Por otro lado, los informes nacionales e internacionales, en nuestro país, hay 74 personas mayores de 65 años por cada cien menores de 15. La llamada “pirámide poblacional” se ha invertido, y lo que antes era un signo de vitalidad demográfica hoy es un llamado de atención sobre la sostenibilidad de nuestro sistema social y económico.

La evolución de los indicadores lo confirma. En 1950, la Tasa Global de Fecundidad era de 2,73 hijos por mujer; hoy se estima en apenas 1,23, una de las más bajas del continente. Paralelamente, la tasa de mortalidad se mantiene estable en torno a 9,3, mientras la esperanza de vida sigue aumentando. Es decir, vivimos más, pero nacen menos uruguayos. Este fenómeno, propio de sociedades desarrolladas, implica una carga creciente para sistemas de salud, previsión social y cuidados, cuya estructura responde aún a un país muy distinto al actual.

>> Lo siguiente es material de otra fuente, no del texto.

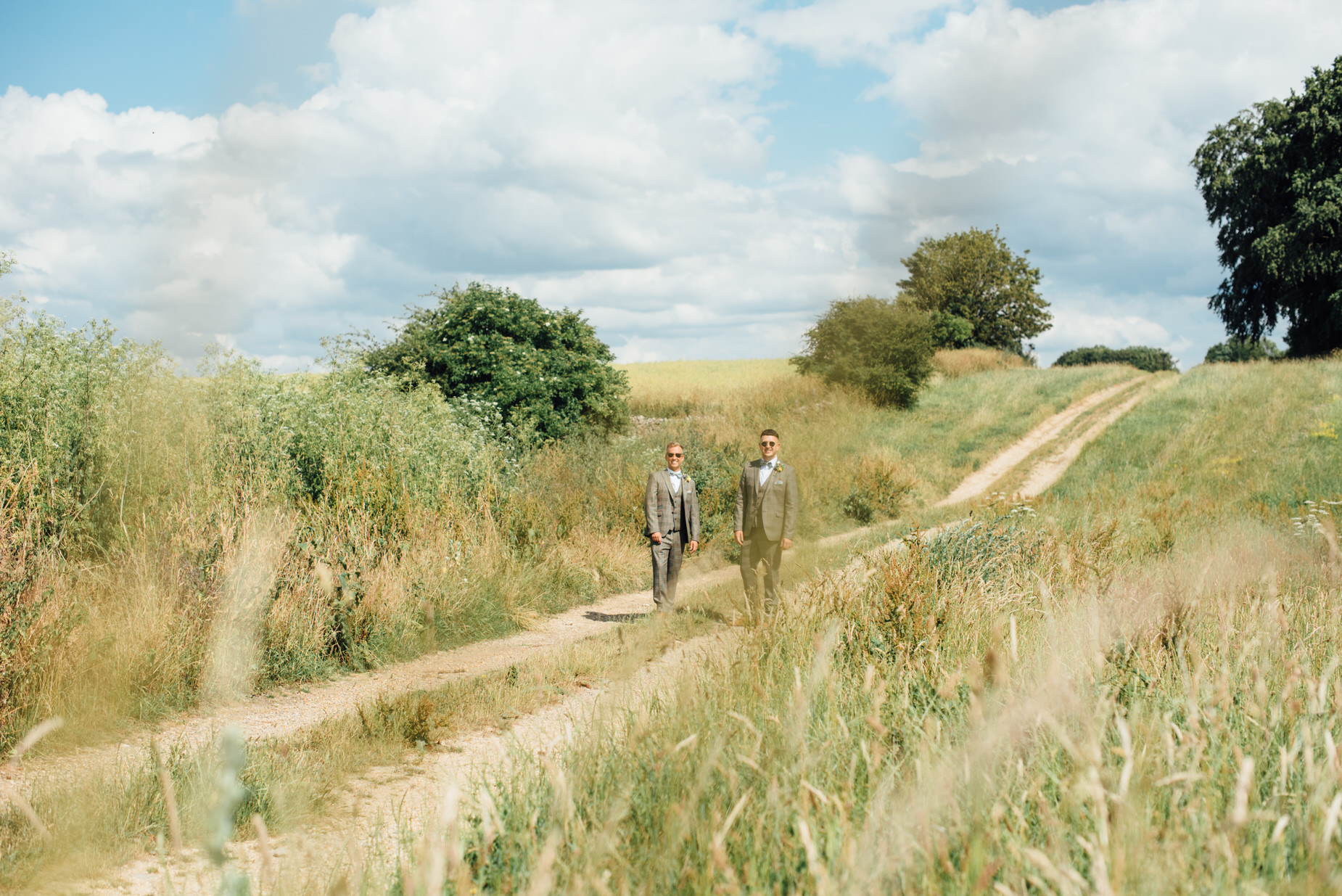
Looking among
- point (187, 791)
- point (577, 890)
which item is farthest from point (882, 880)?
point (187, 791)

El envejecimiento, si bien es una expresión de desarrollo —producto de mejores condiciones sanitarias, mayor control de la fecundidad y mejor calidad de vida—, plantea una ecuación compleja: menos trabajadores activos sosteniendo a más jubilados y pensionistas. En otras palabras, una base contributiva que se achica frente a una población dependiente que crece. Y cuando, además, el Estado asume la responsabilidad de otorgar pensiones no contributivas para quienes no pudieron o no supieron ahorrar durante su vida laboral, el sistema se tensiona aún más. El primer pilar del esquema previsional, financiado íntegramente con impuestos, absorbe cada vez más recursos sin que se vislumbre un equilibrio sostenible.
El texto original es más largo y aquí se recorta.